出典本文:
==============================

Q.特許ってハイテクな発明じゃないとダメ?
A.身近にある生活雑貨などシンプルでローテクな発明でも大丈夫です。
Q.特許って商品が売れてからでも取れる?
A.原則、取れません。新しくない(新規性がない)ためです。
売れてからでも取れるテクニックがないわけではないですが、条件が厳しく、手続も煩雑なため、おすすめしていません。
Q.特許ってどうやって取るの?(簡単にいうと)
A.少なくとも以下の手続①~③が必要です。
①申請書類一式を特許庁に提出する(出願)
②提出した書類について特許庁に審査を依頼する(審査請求)
③審査を通過できたら登録料を支払う(特許料納付)
Q.特許ってどうやって取るの?(少し詳しく)
A.一般的には以下のステップ1~4にて特許を取ります。
<ステップ1(出願)>
申請書類一式(願書、明細書、特許請求の範囲、要約書、図面)を特許庁に出願する
<ステップ2(審査請求)>
ステップ1の後3年以内に、申請書類に対して出願審査請求する
<ステップ3(審査官対応)>
審査の結果、審査官から拒絶理由通知を受けた場合、60日以内に意見書や手続補正書を審査官に提出する
<ステップ4(特許料納付)>
ステップ2または3の後、審査官から特許査定を受けた場合、30日以内に特許料を支払う
Q.特許をとれば絶対安全なの?
A.絶対安全とは言い切れません。
特許の効き目(効力)は、最終的に審査で認められた内容次第なので、パクられても残念ながら守れないこともあります。
Q.特許の効き目(効力)はどうやって決まるの?
A.申請書類のうち「特許請求の範囲」で決まります。
Q.特許って取るの難しいでしょ?
A.全て自分で手続して特許を取るのは難しい(苦労する)と思います。
弁理士に手続を依頼するのが最終的に費用対効果が高いと思います。
Q.自分で特許を取る場合に特に難しいのはなに?
A.「特許請求の範囲」の書き方です。
たとえ弁理士に依頼しても「特許請求の範囲」の書き方は十人十色なくらい、独特かつ重要な部分です。
Q.特許ってどれくらいの割合で取れてる?
A.7割以上です(2015年以降の統計)
なお、上記統計は審査請求した申請に対する割合で、審査請求していない申請を含めると、もっと下がると思います。
Q.特許を取れないのはどんな場合?
A.主に下記①~③のいずれかと審査にて判断されると特許を取れません。
①オリジナルの発明が新しくない(新規性なし)
②オリジナルの発明が既存品と比べて進歩していない(進歩性なし)
③出願書類に不備がある(但し修正できればクリア)
Q.特許って商品を販売する前に出した方がいい?
A.そのとおりです。
販売後や宣伝後だと、商品が新しくない(新規性がない)と判断され、特許が取れなくなる可能性が高いです。
Q.特許は個人名義と法人名義のどちらがいいの?
A.法人であれば法人名義をおすすめします。
法人格を有する中小企業の社長さんの場合、総合的な金銭的メリットに大差はなく、また、個人名義で取ると相続時の手続が生じる点にも注意が必要です。

==============================

提供データ:

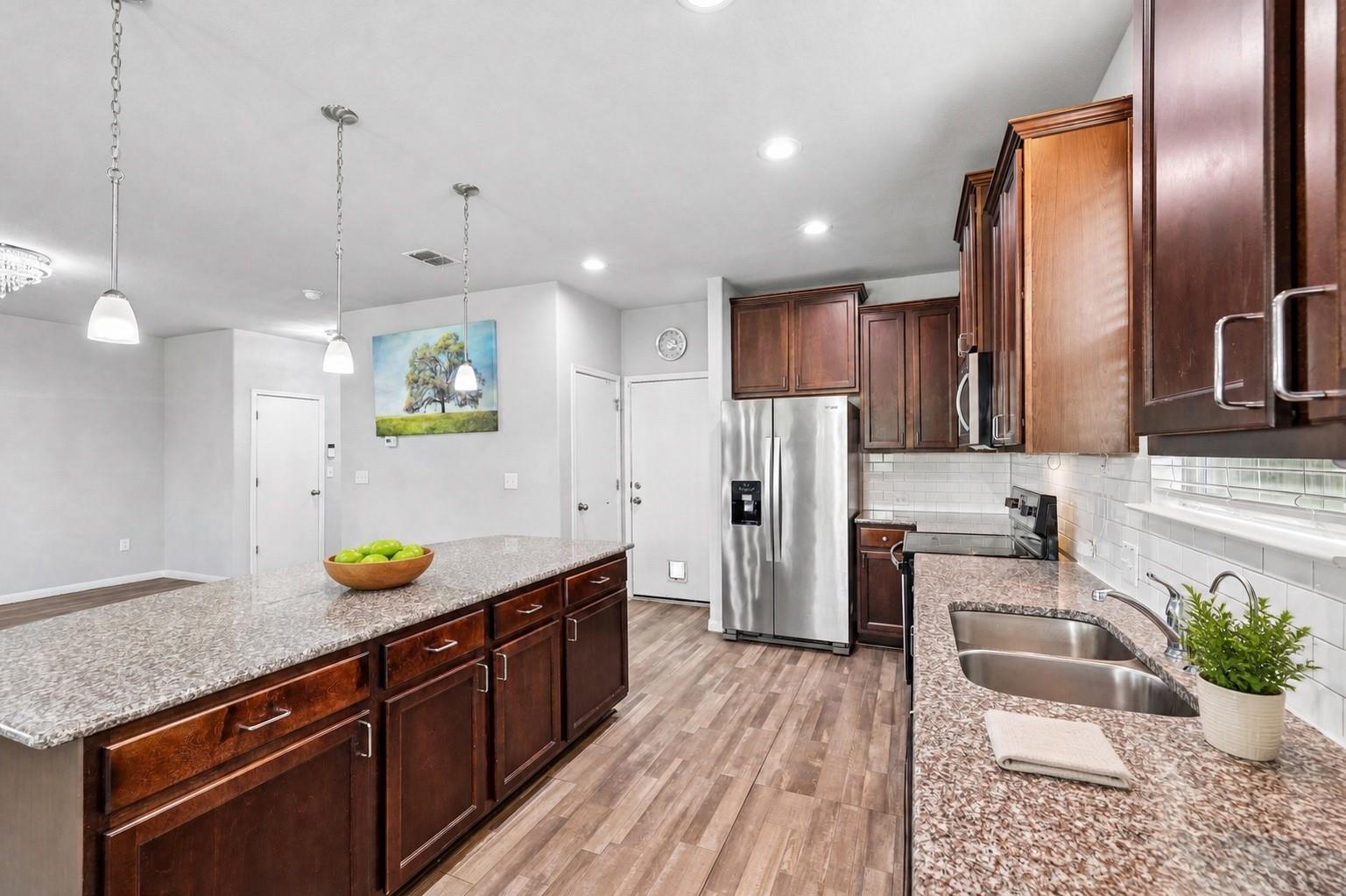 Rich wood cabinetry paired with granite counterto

==============================

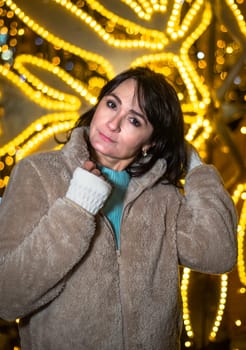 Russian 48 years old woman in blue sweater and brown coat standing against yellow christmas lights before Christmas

==============================

理解度確認:
**a.** 特許Q&Aによると、特許の効力は申請書類のどの部分によって決まりますか。
**b.** 特許Q&Aを、最後に示された文の後から書き進めてください。
データは特許Q&Aとは別個の資料です。

解答:
**a.** 「特許請求の範囲」によって決まります。

**b.**
Q.特許を法人名義で取るメリットは?
A.特許の取得に要する費用を経費化できるメリットがあります。
Q.特許の名義は変更できるの?
A.変更できます。
特許になる前でもなった後でも可能です。特許になる前のほうが、変更に伴う費用が安価です。
Q.自分で手続して特許を取る費用は?(概算)
A.16万円くらいからです(印紙代のみ)。
Q.自分で手続して特許を取る費用は?(ステップ毎)
A.以下のとおりです(印紙代のみ)。
ステップ1(出願)=14,000円
ステップ2(審査請求)=142,000円~
ステップ3(審査官対応)=0
ステップ4(特許料納付)=6,900円~
トータル162,900円~です。「特許請求の範囲」の内容により増加します。
Q.弁理士に頼んで特許を取る費用は?(概算)
A.相場はトータル60~80万円です(印紙代+税込)。
一般的に、よりよく特許を取るための提案、申請書類作成の難易度、審査官とのやり取り、手続の煩雑さなどを考慮して、弁理士の報酬が決まります。
Q.弁理士に頼んで特許を取る費用は?(ステップ毎)
A.相場は以下のとおりです(印紙代+税込)。
ステップ1(出願)=25~30万円
ステップ2(審査請求)=15~20万円
ステップ3(審査官対応)=10~15万円
ステップ4(特許料納付)=10~15万円
Q.弁理士に頼んで特許を取る費用はいつ支払うの?
A.弁理士に対して各ステップの終了時に支払いますが、終了前に前金として支払うこともあります。
Q.特許って登録までの期間はどれくらい?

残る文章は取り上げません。